STATED TASK:
Arrange the data between the line holding "At what distance from where" and the end of the data, inclusive, as a two-column CSV with headers entry and answer. Give one row per entry, put each field in quotes, and turn any line breaks into spaces.

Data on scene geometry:
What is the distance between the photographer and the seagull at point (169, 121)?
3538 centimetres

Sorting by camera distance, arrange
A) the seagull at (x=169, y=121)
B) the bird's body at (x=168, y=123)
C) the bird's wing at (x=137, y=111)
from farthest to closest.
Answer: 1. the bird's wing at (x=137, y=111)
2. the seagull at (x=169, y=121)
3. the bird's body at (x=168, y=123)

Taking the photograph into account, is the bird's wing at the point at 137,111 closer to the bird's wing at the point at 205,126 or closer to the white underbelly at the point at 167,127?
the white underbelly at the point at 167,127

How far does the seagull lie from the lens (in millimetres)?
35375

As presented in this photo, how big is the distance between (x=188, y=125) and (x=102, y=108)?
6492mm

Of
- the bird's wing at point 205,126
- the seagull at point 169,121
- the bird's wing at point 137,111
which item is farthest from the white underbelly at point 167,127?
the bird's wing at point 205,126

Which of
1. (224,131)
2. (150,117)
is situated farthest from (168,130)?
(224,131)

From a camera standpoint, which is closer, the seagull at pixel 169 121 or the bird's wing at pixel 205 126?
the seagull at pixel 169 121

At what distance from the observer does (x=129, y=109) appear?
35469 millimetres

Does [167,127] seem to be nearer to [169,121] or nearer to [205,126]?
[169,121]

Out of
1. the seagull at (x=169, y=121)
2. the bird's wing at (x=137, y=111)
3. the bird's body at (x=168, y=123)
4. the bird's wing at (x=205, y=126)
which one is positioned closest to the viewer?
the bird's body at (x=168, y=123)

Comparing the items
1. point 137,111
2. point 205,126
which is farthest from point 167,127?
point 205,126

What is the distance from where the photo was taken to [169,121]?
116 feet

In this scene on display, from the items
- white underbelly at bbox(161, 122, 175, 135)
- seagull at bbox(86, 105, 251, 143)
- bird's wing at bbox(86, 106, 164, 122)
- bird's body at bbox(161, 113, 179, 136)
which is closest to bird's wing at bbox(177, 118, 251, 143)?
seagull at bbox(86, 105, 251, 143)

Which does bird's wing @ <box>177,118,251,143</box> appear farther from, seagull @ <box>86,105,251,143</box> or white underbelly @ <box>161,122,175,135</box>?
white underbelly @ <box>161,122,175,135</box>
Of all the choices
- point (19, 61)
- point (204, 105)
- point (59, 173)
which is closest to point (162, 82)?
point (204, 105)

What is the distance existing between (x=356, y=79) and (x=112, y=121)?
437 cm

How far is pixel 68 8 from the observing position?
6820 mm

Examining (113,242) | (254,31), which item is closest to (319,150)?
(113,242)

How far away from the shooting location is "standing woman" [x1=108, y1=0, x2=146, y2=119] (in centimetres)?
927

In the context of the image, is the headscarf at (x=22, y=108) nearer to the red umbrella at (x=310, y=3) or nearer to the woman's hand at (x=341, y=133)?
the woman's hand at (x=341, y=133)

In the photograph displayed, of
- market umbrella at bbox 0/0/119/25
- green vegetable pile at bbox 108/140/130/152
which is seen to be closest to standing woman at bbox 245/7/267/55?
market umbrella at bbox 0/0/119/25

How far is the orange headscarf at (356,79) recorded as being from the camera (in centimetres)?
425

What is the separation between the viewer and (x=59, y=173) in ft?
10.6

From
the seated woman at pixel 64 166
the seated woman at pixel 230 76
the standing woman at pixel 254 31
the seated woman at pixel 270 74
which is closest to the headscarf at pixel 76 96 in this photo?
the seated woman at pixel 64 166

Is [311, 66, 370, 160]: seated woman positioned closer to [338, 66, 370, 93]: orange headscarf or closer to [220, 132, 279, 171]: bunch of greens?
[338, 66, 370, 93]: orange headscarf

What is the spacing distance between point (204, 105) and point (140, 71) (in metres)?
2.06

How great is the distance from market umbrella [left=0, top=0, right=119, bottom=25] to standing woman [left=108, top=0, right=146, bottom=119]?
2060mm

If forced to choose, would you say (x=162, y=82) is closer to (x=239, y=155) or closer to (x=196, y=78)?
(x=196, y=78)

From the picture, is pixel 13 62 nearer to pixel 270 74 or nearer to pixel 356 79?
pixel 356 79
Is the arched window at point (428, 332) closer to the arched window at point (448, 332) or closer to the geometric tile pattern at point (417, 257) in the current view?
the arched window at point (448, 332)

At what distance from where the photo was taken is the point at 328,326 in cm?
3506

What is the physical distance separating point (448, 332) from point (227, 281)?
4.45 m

EXERCISE RESPONSE:
entry,answer
"At what distance from where the photo was taken is the point at 328,326 in cm?","3506"
"What is the physical distance separating point (448, 332) from point (227, 281)?","4.45 m"